SOURCE RECORDS:
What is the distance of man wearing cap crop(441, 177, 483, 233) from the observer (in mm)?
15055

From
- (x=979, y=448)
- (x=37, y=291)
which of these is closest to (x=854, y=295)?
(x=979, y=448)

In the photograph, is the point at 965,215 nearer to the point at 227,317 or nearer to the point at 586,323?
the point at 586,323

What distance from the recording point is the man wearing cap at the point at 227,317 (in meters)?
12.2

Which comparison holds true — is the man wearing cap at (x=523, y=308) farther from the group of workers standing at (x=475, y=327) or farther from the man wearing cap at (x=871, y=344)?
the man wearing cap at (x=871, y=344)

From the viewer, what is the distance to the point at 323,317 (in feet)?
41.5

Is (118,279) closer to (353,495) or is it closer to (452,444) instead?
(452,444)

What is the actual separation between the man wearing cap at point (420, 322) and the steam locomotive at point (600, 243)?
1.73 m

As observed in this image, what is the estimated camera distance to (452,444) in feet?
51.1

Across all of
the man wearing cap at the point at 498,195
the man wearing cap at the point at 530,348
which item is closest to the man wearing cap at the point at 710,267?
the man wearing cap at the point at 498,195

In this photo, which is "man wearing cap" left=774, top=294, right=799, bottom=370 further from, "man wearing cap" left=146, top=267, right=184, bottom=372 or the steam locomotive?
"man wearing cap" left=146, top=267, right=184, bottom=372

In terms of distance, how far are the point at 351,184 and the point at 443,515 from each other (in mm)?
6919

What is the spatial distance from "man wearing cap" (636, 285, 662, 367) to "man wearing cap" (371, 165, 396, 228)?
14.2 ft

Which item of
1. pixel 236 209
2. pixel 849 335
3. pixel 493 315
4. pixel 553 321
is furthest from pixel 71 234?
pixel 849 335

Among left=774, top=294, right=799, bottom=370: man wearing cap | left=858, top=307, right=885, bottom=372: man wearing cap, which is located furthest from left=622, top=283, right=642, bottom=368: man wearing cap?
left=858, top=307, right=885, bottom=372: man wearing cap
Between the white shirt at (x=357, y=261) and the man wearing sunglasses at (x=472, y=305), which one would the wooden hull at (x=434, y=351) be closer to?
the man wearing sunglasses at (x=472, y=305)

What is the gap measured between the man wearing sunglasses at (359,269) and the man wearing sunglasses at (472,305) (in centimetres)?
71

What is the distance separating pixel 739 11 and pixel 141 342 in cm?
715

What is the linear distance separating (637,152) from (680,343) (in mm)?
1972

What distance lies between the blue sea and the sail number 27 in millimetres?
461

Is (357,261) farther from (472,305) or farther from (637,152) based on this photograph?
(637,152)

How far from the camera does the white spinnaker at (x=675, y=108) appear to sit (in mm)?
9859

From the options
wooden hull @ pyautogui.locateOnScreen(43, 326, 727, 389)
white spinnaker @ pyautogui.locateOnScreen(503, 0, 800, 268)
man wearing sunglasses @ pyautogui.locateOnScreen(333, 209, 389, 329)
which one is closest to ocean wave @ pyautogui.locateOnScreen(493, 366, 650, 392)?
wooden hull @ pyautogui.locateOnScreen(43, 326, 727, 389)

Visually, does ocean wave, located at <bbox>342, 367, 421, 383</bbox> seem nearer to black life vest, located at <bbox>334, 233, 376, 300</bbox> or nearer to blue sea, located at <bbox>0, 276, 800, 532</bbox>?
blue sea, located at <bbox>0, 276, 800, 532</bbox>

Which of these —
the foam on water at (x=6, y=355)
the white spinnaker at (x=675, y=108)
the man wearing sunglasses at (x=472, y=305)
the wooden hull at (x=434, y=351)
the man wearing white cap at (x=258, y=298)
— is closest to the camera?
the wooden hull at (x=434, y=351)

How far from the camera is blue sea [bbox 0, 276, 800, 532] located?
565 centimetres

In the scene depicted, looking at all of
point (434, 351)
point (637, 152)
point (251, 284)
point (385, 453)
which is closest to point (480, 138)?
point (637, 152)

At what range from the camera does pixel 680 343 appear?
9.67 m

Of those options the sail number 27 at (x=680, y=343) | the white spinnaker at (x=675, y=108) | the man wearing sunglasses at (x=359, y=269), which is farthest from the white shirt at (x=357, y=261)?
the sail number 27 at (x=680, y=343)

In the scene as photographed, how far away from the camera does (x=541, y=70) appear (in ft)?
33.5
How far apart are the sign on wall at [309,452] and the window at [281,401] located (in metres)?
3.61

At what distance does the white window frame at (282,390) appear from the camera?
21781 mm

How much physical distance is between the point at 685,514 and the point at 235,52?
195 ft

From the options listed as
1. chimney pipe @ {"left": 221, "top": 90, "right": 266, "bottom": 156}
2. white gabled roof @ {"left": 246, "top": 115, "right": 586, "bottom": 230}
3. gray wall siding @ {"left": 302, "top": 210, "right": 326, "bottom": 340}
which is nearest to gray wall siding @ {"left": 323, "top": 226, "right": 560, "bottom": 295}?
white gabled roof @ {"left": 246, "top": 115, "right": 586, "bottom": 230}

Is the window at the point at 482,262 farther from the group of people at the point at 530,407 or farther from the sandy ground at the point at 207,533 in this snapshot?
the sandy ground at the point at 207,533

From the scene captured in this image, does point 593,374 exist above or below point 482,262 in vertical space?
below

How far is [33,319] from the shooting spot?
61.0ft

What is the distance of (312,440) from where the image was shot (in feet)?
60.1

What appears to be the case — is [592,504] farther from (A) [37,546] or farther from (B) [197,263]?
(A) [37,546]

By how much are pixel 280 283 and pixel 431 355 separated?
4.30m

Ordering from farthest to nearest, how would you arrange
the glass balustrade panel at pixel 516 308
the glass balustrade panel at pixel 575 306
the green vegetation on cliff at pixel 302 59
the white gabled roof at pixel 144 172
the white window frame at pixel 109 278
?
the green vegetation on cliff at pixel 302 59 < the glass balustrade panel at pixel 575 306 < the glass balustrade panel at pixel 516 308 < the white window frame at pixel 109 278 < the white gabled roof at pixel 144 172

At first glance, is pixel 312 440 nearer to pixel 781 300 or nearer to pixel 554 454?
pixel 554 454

JOB: Transcribe all entries exactly as they are given.

OUTPUT OF THE TASK:
What is the distance of man wearing cap crop(441, 177, 483, 233) from the observer (in mm)?
15055

From
- (x=979, y=448)
- (x=37, y=291)
which of these is closest to (x=854, y=295)?
(x=979, y=448)

In the photograph, is the point at 965,215 nearer to the point at 227,317 or nearer to the point at 586,323?
the point at 586,323

What distance from the recording point is the man wearing cap at the point at 227,317 (in meters)?
12.2

Which comparison holds true — is the man wearing cap at (x=523, y=308) farther from the group of workers standing at (x=475, y=327) or farther from the man wearing cap at (x=871, y=344)?
the man wearing cap at (x=871, y=344)

From the viewer, what is the distance to the point at 323,317 (in feet)?
41.5

Is (118,279) closer to (353,495) or is it closer to (452,444) instead?
(452,444)

What is the actual separation between the man wearing cap at point (420, 322) and the steam locomotive at point (600, 243)?
1.73 m

As observed in this image, what is the estimated camera distance to (452,444) in feet?
51.1

Across all of
the man wearing cap at the point at 498,195
the man wearing cap at the point at 530,348
which item is closest to the man wearing cap at the point at 710,267?
the man wearing cap at the point at 498,195

In this photo, which is "man wearing cap" left=774, top=294, right=799, bottom=370 further from, "man wearing cap" left=146, top=267, right=184, bottom=372 or the steam locomotive?
"man wearing cap" left=146, top=267, right=184, bottom=372

In terms of distance, how far are the point at 351,184 and the point at 443,515 from each other (in mm)?
6919

What is the spatial distance from "man wearing cap" (636, 285, 662, 367) to "man wearing cap" (371, 165, 396, 228)?
14.2 ft

Which item of
1. pixel 236 209
2. pixel 849 335
3. pixel 493 315
4. pixel 553 321
is furthest from pixel 71 234?
pixel 849 335

Among left=774, top=294, right=799, bottom=370: man wearing cap | left=858, top=307, right=885, bottom=372: man wearing cap, which is located furthest from left=622, top=283, right=642, bottom=368: man wearing cap?
left=858, top=307, right=885, bottom=372: man wearing cap
Between the white shirt at (x=357, y=261) and the man wearing sunglasses at (x=472, y=305), which one would the wooden hull at (x=434, y=351) be closer to?
the man wearing sunglasses at (x=472, y=305)

What is the gap measured between the man wearing sunglasses at (359,269) and the man wearing sunglasses at (472,305) (in centimetres)?
71

What is the distance separating pixel 739 11 and pixel 141 342 in cm?
715

What is the linear distance separating (637,152) from (680,343) (in mm)?
1972

What distance lies between the blue sea and the sail number 27 in millimetres?
461

Is (357,261) farther from (472,305) or farther from (637,152) based on this photograph?
(637,152)

How far from the camera does the white spinnaker at (x=675, y=108) appear to sit (in mm)?
9859

From the options
wooden hull @ pyautogui.locateOnScreen(43, 326, 727, 389)
white spinnaker @ pyautogui.locateOnScreen(503, 0, 800, 268)
man wearing sunglasses @ pyautogui.locateOnScreen(333, 209, 389, 329)
which one is closest to ocean wave @ pyautogui.locateOnScreen(493, 366, 650, 392)?
wooden hull @ pyautogui.locateOnScreen(43, 326, 727, 389)

Visually, does ocean wave, located at <bbox>342, 367, 421, 383</bbox> seem nearer to black life vest, located at <bbox>334, 233, 376, 300</bbox> or nearer to blue sea, located at <bbox>0, 276, 800, 532</bbox>?
blue sea, located at <bbox>0, 276, 800, 532</bbox>

Which of these —
the foam on water at (x=6, y=355)
the white spinnaker at (x=675, y=108)
the man wearing sunglasses at (x=472, y=305)
the wooden hull at (x=434, y=351)
the man wearing white cap at (x=258, y=298)
— is closest to the camera?
the wooden hull at (x=434, y=351)

How far from the camera is blue sea [bbox 0, 276, 800, 532] located?
565 centimetres

In the scene depicted, looking at all of
point (434, 351)
point (637, 152)
point (251, 284)
point (385, 453)
which is closest to point (480, 138)?
point (637, 152)

At what range from the camera does pixel 680 343 appear?
9.67 m

Of those options the sail number 27 at (x=680, y=343) | the white spinnaker at (x=675, y=108) | the man wearing sunglasses at (x=359, y=269), which is farthest from the white shirt at (x=357, y=261)?
the sail number 27 at (x=680, y=343)

In the scene as photographed, how far away from the camera does (x=541, y=70) appear (in ft)?
33.5
How far apart are the sign on wall at [309,452] and the window at [281,401] located (in metres)?
3.61

At what distance does the white window frame at (282,390) appear from the camera?
21781 mm

How much physical distance is between the point at 685,514 and the point at 235,52?
195 ft

From the options listed as
1. chimney pipe @ {"left": 221, "top": 90, "right": 266, "bottom": 156}
2. white gabled roof @ {"left": 246, "top": 115, "right": 586, "bottom": 230}
3. gray wall siding @ {"left": 302, "top": 210, "right": 326, "bottom": 340}
which is nearest to gray wall siding @ {"left": 323, "top": 226, "right": 560, "bottom": 295}?
white gabled roof @ {"left": 246, "top": 115, "right": 586, "bottom": 230}

Is the window at the point at 482,262 farther from the group of people at the point at 530,407 or farther from the sandy ground at the point at 207,533 in this snapshot?
the sandy ground at the point at 207,533

From the scene captured in this image, does point 593,374 exist above or below point 482,262 in vertical space?
below

How far is [33,319] from the shooting spot?
61.0ft

What is the distance of (312,440) from where the image was shot (in feet)?
60.1

What appears to be the case — is [592,504] farther from (A) [37,546] or farther from (B) [197,263]?
(A) [37,546]

By how much are pixel 280 283 and pixel 431 355 separated?
4.30m

Ordering from farthest to nearest, how would you arrange
the glass balustrade panel at pixel 516 308
the glass balustrade panel at pixel 575 306
the green vegetation on cliff at pixel 302 59
the white gabled roof at pixel 144 172
the white window frame at pixel 109 278
?
the green vegetation on cliff at pixel 302 59 < the glass balustrade panel at pixel 575 306 < the glass balustrade panel at pixel 516 308 < the white window frame at pixel 109 278 < the white gabled roof at pixel 144 172

At first glance, is pixel 312 440 nearer to pixel 781 300 or nearer to pixel 554 454?
pixel 554 454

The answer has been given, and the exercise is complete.